**Text under study**
----------------
Nick Henscheid

The primary goal of a medical imaging system, whether it be an X-Ray CT, a molecular imaging system like SPECT, or an MRI, is to aid doctors in making a useful diagnosis of a patient's condition without damaging the patient in the process. This tradeoff between diagnostic effectiveness and patient safety is very tricky, but it can be understood and tackled using physics, mathematics, statistics and computational simulation. My general philosophy is the following:

• - Let the physics select the relevant mathematical model. The resulting mathematics will always be interesting.
• - Strive to maintain a high level of mathematical rigor, even in the face of complicated models.
• - Use simulation to understand your models, not to avoid understanding them.
• - Evaluate all new fancy models and algorithms using diagnostically relevant figures of merit. Medical imaging systems have an actual purpose, which is to make patients' lives better. The mathematics should reflect this.

One of the fundamental mathematical concepts used in medical imaging is the idea of an inverse problem. Broadly speaking, a lot of classical mathematical physics (mechanics, heat, fluids, gravitation, quantum mechanics) is playing a "predction" game: given a known set of initial conditions, system parameters and system constraints, these theories predict the state of the system at a later time. An inverse problem, again broadly speaking, tries to reverse that process by taking the known or measured states of a system and trying to determine the inital conditions, system parameters or system constraints. This is exactly the situation we face in medical imaging, since we know how different kinds of energy (like electromagnetic waves) propagate through the body, but we don't know what the exact parameters (like density) are inside a given person's body. These parameters are diagnostically relevant, so the whole name of the game in imaging is using indirect system state measurements to make inferences about such parameters.
----------------
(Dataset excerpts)
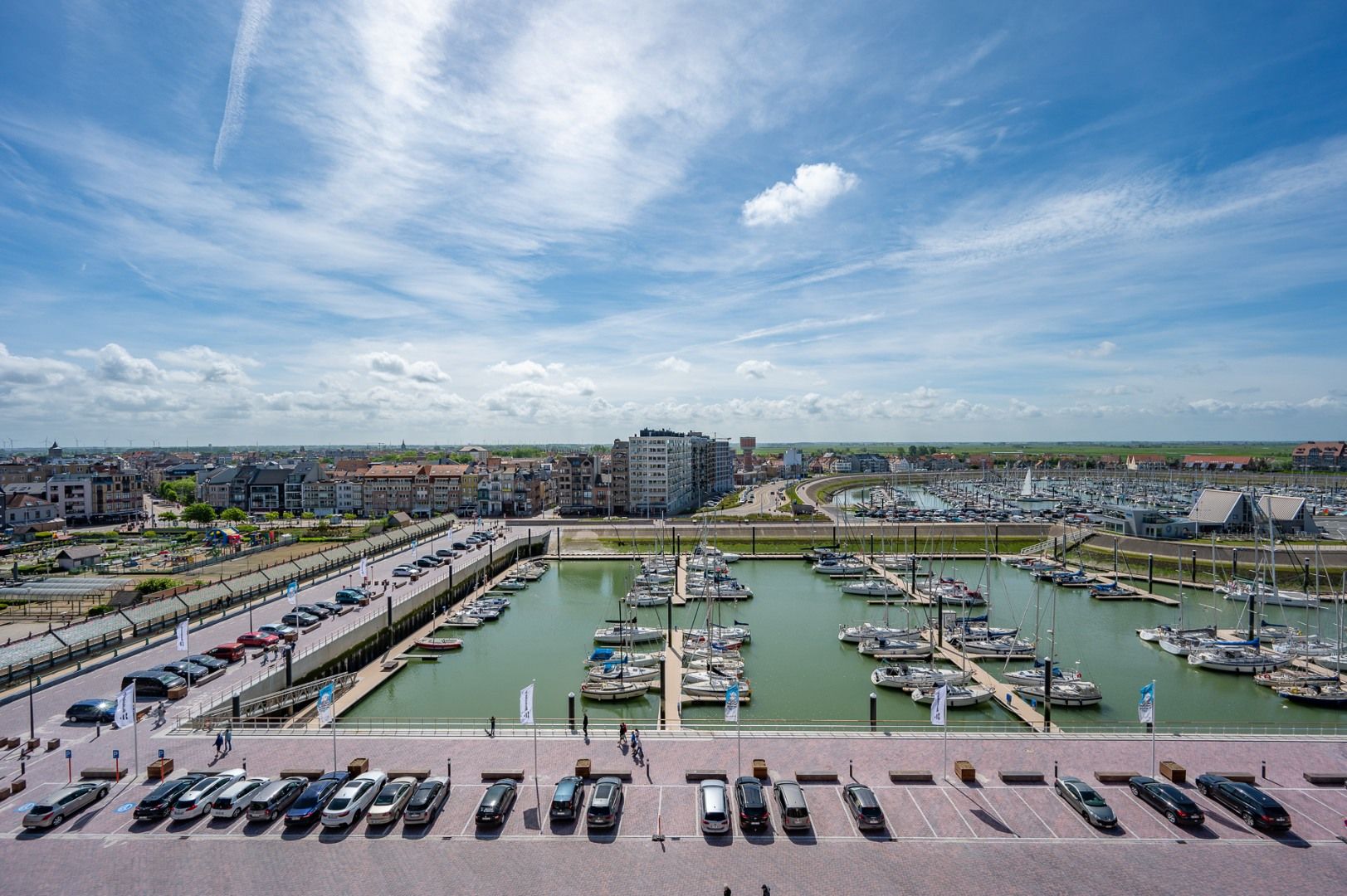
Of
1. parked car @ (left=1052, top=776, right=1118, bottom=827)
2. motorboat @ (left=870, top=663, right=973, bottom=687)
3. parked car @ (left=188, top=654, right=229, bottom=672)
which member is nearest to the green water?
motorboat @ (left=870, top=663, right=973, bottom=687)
----------------
**What needs to be done**
Continue the text on inverse problems in medical imaging, starting right after its final sentence. The items have nothing to do with what is asked here.

**Task answer**
A fundamental fact of life is that physical systems are random and our measurements of them are noisy and imprecise. This dictates that any rigorous theory of imaging must include a rigorous theory of randomness, which is where stochastic modeling comes in. A stochastic process is simply a mathematical way of making precise the notion of a "random function". In imaging, stochastic processes are used to model patients' anatomical parameters, the imaging process, and the data collected. An exciting new direction in stochastic process theory, due to Michael Unser and his group, is the sparse stochastic modeling framework. This is a way of incorporating random process theory into the very vibrant field of sparse signal processing and compressed sensing.